COMPITO SCRITTO 1: Trascrivi il brano dell'estratto sul Patent box partendo dalle parole che contengono "Con l’introduzione del" e fermandoti dopo "IRES che IRAP.".
COMPITO SCRITTO 2: Nell'estratto sul Patent box, la citazione tra virgolette nomina i beni immateriali da cui derivano i redditi agevolati. Elencali uno per uno.
COMPITO SCRITTO 3: Prosegui il testo sul Patent box dopo l'ultima frase riportata.

ESTRATTO DEL DOCUMENTO:
1. Normativa del Patent box in Italia
Con la Legge di Stabilità 2015, nei commi da 37 a 45, si è introdotto anche in Italia[1] il regime opzionale del Patent box, consistente nella tassazione agevolata per i redditi derivanti dall’utilizzo e/o dalla cessione di “opere dell’ingegno, da brevetti industriali, da marchi, disegni e modelli nonché da processi, formule e informazioni relativi ad esperienze acquisite nel campo industriale, commerciale o scientifico giuridicamente tutelabili”. Come sarà discusso nel paragrafo 2, con il DL n.50 del 24 aprile 2017, convertito in legge il 15 giugno 2017, sono stati eliminati i marchi d’impresa dal campo di applicazione del Patent box.
Con l’introduzione del regime del Patent box il legislatore si è posto l’obiettivo di favorire gli investimenti in attività di ricerca e sviluppo in Italia, incentivando la collocazione nel nostro Paese dei beni immateriali attualmente detenuti all’estero e il loro mantenimento in Italia evitandone la ricollocazione all’estero verso regimi fiscali più favorevoli.
L’applicazione del regime opzionale è valida sia ai fini IRES che IRAP.

DATI GREZZI:
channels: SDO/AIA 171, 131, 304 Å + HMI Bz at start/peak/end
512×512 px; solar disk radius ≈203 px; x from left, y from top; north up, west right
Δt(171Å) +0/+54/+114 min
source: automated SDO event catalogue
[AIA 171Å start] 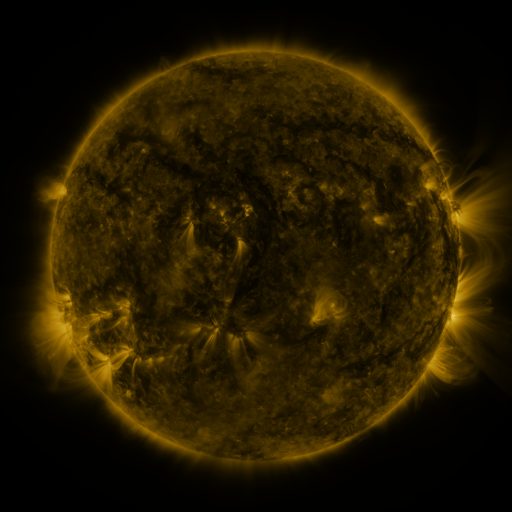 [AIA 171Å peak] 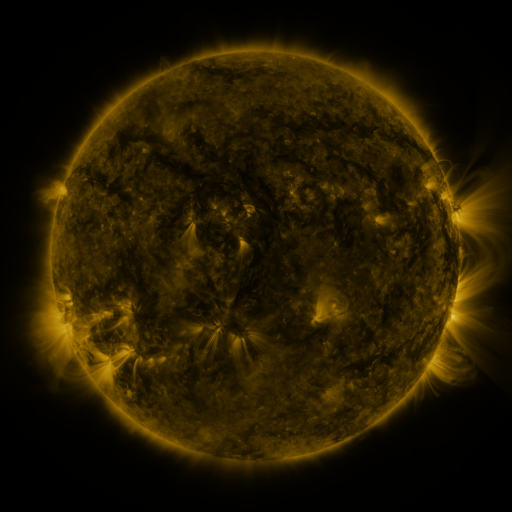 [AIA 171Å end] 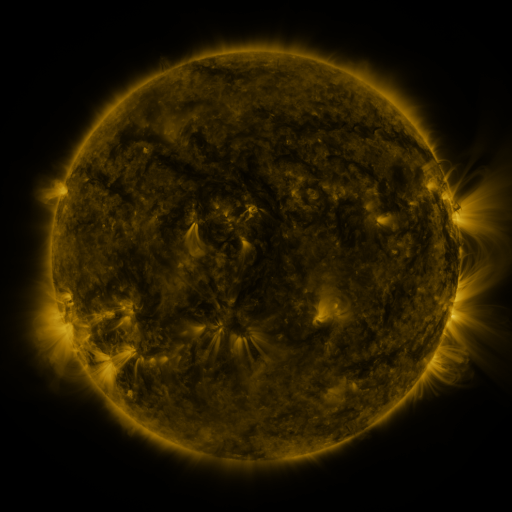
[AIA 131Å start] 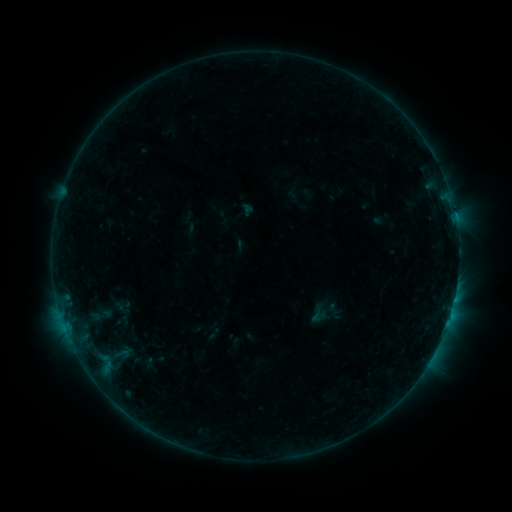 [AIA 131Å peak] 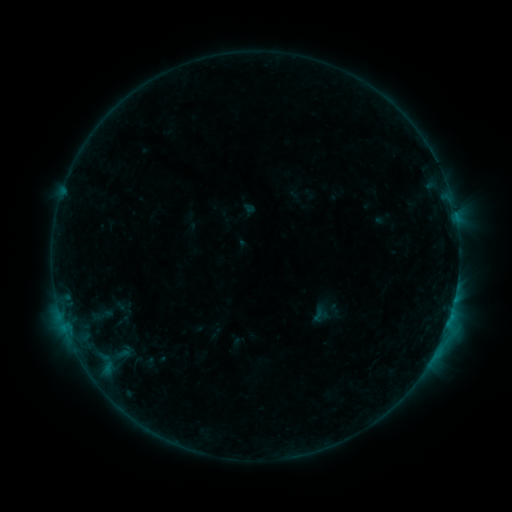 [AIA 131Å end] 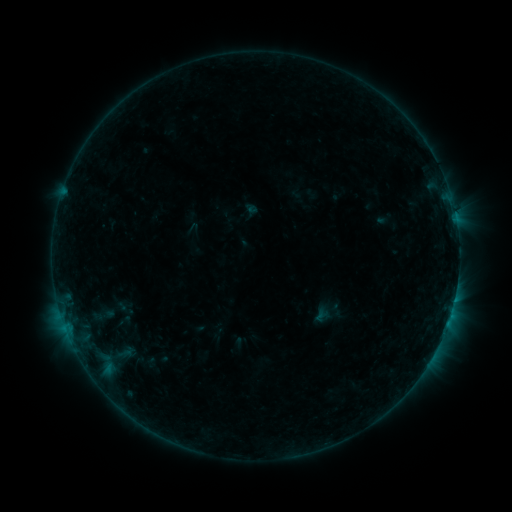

RISPOSTA SCRITTA 1:
Con l’introduzione del regime del Patent box il legislatore si è posto l’obiettivo di favorire gli investimenti in attività di ricerca e sviluppo in Italia, incentivando la collocazione nel nostro Paese dei beni immateriali attualmente detenuti all’estero e il loro mantenimento in Italia evitandone la ricollocazione all’estero verso regimi fiscali più favorevoli.
L’applicazione del regime opzionale è valida sia ai fini IRES che IRAP.

RISPOSTA SCRITTA 2:
- opere dell'ingegno
- brevetti industriali
- marchi
- disegni
- modelli
- processi
- formule
- informazioni relativi ad esperienze acquisite nel campo industriale, commerciale o scientifico

RISPOSTA SCRITTA 3:
Al regime opzionale del Patent box si è data attuazione tramite un Decreto Ministeriale firmato dal Ministro dello Sviluppo Economico e dal Ministro dell’Economia e delle Finanze il 30 luglio 2015 (DM 30 luglio 2015), a cui ha fatto seguito un provvedimento del Direttore dell’Agenzia delle Entrate firmato il 10 novembre 2015, con cui si è messo a disposizione delle imprese il modello online per aderire alla tassazione agevolata dei redditi derivanti dall’utilizzo di beni immateriali. Sono seguiti altri provvedimenti dell’Agenzia delle Entrate e il decreto del Ministro dello Sviluppo Economico di concerto con il Ministro dell’Economia e delle Finanze dello scorso 28 novembre 2017 (DM 28 novembre 2017) che ha introdotto modifiche al DM 30 luglio 2015, resesi necessarie per effetto dell’eliminazione dei marchi d’impresa dal regime del Patent Box come previsto dal DL n. 50 del 24 aprile 2017.
La misura è rivolta a tutti i titolari di reddito d’impresa, a prescindere da forma giuridica, dimensione e regime contabile.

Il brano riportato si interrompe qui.